I suspect that fatal accidents that are due to roadway design issues are more likely to result in the roadway being changed quickly; so it doesn't happen again. Especially if the fatalities are at the scene.
Minor accidents can happen for years at the same intersection, because of the same design issues, without triggering urgent followup, if it doesn't somehow trigger a response from officials.
I'm not sure what constitutes a "collision", but in 2015, I lived on Lexington between 121 and 122 and saw the investigation of a Hit and Run of a homeless man. I talked to a couple of the witnesses who saw it happen.
This incident was at Lexington and 123rd. In the data, I do not see this incident.
The question is if the highlighted area are really more dangerous or if there are just more visitors. Shouldn't one take into account the traffic counts?
Lots of crashes in Hell's Kitchen.

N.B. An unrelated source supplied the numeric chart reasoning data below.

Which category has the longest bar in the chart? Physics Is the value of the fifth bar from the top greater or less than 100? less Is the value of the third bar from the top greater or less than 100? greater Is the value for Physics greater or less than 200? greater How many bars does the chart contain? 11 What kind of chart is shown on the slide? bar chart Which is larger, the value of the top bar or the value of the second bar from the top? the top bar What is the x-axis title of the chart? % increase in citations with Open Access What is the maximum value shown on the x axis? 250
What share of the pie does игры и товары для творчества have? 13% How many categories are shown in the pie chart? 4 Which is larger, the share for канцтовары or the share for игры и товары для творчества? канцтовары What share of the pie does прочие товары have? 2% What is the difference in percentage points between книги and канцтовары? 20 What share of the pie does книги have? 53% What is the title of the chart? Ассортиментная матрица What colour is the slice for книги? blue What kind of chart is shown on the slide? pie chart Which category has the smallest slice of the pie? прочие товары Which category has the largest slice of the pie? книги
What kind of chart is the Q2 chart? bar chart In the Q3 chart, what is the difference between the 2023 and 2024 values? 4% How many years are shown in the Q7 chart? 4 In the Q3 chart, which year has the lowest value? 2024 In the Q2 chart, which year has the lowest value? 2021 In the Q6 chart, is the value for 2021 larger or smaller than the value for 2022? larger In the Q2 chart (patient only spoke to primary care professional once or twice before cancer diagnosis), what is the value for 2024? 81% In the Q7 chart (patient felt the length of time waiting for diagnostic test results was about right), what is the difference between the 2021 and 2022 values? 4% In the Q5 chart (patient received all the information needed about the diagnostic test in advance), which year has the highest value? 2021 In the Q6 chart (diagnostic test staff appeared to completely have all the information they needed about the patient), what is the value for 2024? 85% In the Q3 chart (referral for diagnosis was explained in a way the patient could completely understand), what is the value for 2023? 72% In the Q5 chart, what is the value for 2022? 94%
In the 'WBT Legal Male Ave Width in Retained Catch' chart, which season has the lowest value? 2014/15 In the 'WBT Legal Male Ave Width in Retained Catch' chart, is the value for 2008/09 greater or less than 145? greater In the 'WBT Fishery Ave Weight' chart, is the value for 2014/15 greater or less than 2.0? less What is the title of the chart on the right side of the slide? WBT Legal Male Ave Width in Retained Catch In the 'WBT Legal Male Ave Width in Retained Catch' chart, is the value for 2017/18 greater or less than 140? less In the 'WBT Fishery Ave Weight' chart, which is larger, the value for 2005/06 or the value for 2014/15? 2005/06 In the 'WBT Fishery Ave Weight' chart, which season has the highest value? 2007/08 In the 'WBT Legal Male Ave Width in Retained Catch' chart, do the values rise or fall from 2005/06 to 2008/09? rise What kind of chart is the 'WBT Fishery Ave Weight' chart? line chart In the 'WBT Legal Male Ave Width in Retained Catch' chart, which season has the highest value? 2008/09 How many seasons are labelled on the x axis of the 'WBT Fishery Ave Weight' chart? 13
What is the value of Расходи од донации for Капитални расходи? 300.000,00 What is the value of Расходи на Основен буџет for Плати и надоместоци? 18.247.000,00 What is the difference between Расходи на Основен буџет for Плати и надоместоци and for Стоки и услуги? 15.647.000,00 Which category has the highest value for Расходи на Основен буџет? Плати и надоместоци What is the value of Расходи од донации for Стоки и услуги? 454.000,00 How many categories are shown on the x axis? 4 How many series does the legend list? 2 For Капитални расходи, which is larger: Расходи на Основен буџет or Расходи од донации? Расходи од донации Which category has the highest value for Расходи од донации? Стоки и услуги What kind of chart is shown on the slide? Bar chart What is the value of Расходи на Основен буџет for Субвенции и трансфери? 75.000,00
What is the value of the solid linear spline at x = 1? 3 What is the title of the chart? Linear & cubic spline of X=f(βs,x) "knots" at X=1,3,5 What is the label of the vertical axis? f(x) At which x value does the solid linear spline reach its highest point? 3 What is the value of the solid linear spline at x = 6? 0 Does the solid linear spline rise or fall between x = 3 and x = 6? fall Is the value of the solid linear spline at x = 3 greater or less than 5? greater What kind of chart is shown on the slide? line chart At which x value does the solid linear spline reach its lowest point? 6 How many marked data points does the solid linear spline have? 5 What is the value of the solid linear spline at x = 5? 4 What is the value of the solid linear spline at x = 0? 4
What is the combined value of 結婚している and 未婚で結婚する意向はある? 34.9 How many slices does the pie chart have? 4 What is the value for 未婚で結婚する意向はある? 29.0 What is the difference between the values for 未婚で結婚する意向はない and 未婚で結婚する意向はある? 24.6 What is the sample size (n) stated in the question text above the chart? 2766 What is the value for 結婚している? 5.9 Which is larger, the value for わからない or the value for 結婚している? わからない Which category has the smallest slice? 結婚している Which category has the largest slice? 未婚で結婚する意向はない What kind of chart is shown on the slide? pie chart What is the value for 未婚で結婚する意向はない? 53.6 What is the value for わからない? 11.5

That area is full of people going out to bars and restaurants, tiny sidewalks, and lots of impatient drivers trying to get through Manhattan to New Jersey.
Drivers mostly hit other things when there's too many things demanding their attention (poor visibility + difficult left turn + busy traffic + bikes + pedestrians = high risk of accidents) so this is probably just a heat map of intersections that are the busiest (in terms of things going on, not necessarily throughput).
When I do a crash analysis for a city, one of the tasks I do regularly for my job, I generate a crash rate and severity index for each intersection. The severity index is basically a weighted average based on severity, non-injury=1, minor injury=3, and severe injury or fatality=8. The crash rate and severity index are divided to create a Severity Rate. While not perfect or statistically valid, it does help identify trends. Also, I am in a rural state so it is rare that there are enough crashes to make any statistically valid conclusions.